Au bord de la catastrophe ?

La situation pourrait basculer avec l’émergence de factions dissidentes dans l’armée burundaise auparavant majoritairement tutsi. Le 23 décembre, un nouveau groupe rebelle, les Forces républicaines du Burundi (Forebu), a annoncé sa création.

Dirigé par Edward Nshimirimana, ancien colonel, le mouvement a affirmé compter des déserteurs de l’armée dans ses rangs.
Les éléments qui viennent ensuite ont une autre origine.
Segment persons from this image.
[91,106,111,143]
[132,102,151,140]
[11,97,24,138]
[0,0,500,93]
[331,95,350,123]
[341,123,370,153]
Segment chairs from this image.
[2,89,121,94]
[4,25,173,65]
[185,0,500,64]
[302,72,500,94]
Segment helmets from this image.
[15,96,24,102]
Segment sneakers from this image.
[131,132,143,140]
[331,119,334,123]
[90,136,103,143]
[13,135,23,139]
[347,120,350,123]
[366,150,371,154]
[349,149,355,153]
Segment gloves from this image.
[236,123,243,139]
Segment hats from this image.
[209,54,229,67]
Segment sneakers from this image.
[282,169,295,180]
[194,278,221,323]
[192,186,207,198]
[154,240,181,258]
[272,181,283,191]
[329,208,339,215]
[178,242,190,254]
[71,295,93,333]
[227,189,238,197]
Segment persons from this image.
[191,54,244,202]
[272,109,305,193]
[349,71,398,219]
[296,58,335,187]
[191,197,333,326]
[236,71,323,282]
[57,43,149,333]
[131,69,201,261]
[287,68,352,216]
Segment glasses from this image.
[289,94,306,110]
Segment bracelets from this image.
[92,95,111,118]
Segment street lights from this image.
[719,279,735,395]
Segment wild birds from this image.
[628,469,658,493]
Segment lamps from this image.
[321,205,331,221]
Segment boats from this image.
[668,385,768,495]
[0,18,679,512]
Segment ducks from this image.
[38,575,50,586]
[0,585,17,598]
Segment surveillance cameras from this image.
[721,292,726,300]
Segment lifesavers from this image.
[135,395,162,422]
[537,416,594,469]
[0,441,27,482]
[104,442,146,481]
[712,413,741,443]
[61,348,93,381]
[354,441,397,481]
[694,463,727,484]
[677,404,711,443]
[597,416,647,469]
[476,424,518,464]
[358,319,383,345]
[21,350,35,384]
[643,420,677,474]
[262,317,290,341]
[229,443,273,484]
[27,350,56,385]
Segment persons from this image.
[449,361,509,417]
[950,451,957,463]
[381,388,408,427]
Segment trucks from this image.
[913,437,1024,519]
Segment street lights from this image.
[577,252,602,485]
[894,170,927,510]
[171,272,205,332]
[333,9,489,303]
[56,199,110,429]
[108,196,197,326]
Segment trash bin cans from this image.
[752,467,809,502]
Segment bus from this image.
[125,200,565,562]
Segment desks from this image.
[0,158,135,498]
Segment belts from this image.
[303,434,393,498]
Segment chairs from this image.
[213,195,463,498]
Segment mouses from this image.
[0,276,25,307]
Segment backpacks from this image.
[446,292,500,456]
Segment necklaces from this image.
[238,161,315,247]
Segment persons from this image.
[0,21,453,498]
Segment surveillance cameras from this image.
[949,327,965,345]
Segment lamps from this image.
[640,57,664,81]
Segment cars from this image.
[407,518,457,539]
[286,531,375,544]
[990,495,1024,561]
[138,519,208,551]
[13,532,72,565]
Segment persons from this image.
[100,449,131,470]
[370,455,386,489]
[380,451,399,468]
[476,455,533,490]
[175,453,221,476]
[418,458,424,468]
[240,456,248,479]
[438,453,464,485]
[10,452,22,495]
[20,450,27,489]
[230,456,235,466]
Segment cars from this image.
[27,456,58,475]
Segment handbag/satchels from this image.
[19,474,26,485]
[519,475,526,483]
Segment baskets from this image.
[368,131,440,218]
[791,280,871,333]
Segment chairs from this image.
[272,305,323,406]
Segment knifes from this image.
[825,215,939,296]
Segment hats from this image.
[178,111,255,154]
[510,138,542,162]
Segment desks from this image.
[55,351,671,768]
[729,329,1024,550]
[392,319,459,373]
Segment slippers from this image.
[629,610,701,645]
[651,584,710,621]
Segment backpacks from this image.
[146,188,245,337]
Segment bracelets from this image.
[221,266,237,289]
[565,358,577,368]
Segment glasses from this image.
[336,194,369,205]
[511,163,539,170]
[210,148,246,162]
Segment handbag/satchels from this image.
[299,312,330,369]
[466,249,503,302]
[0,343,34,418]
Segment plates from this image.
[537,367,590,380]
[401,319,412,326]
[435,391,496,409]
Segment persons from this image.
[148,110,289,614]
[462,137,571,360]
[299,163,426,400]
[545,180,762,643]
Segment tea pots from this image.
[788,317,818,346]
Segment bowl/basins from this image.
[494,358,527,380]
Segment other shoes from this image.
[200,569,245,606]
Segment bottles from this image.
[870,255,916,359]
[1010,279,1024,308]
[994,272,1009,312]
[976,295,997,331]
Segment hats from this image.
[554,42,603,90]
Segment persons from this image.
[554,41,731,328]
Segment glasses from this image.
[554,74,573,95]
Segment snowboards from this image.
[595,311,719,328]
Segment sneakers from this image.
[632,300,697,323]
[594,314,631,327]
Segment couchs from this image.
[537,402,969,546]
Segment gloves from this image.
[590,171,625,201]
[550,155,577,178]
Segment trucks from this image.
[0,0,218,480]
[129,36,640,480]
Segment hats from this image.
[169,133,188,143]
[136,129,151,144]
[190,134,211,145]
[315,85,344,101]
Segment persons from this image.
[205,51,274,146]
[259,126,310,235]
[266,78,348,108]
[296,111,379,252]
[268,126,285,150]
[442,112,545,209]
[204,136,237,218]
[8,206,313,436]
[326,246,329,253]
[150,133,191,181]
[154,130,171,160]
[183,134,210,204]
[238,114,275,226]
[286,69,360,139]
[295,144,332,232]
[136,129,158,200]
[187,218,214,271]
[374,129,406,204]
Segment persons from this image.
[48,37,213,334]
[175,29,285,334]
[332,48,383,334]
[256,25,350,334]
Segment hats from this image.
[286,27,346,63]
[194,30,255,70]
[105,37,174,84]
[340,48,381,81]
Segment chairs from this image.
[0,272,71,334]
Le gouvernement l’a accusé d’attaques contre des bases de l’armée le 11 décembre et d’autres « attentats avortés ».

« Si les Forebu parvenaient à attirer plusieurs officiers tutsi de haut rang mécontents d’avoir été mis à l’écart par la faction composée d’anciens membres de groupes armés hutu proches de [M.] Nkurunziza, les violences pourraient se multiplier, prendre une dimension ethnique dangereuse et éventuellement conduire à une guerre civile », a dit M. Fielding.

« [M.] Nkurunziza a tout intérêt à éviter un tel scénario, qui entraînerait probablement une intervention militaire internationale. Mais des signes inquiétants d’un recours à la rhétorique ethnique pour susciter le soutien ont déjà été observés. [M.] Nshimirimana a ainsi affirmé qu’un génocide des Tutsis était déjà en cours. »

Que faire ?

« La solution doit être politique plutôt que simplement militaire et les dirigeants africains de la région et d’autres pays comme la Chine — qui conserve une certaine influence sur [M.] Nkurunziza – doivent faire pression sur le gouvernement pour qu’il entame un dialogue ouvert laissant un droit de parole au CNARED et aux groupes de la société civile », a dit M. Fielding.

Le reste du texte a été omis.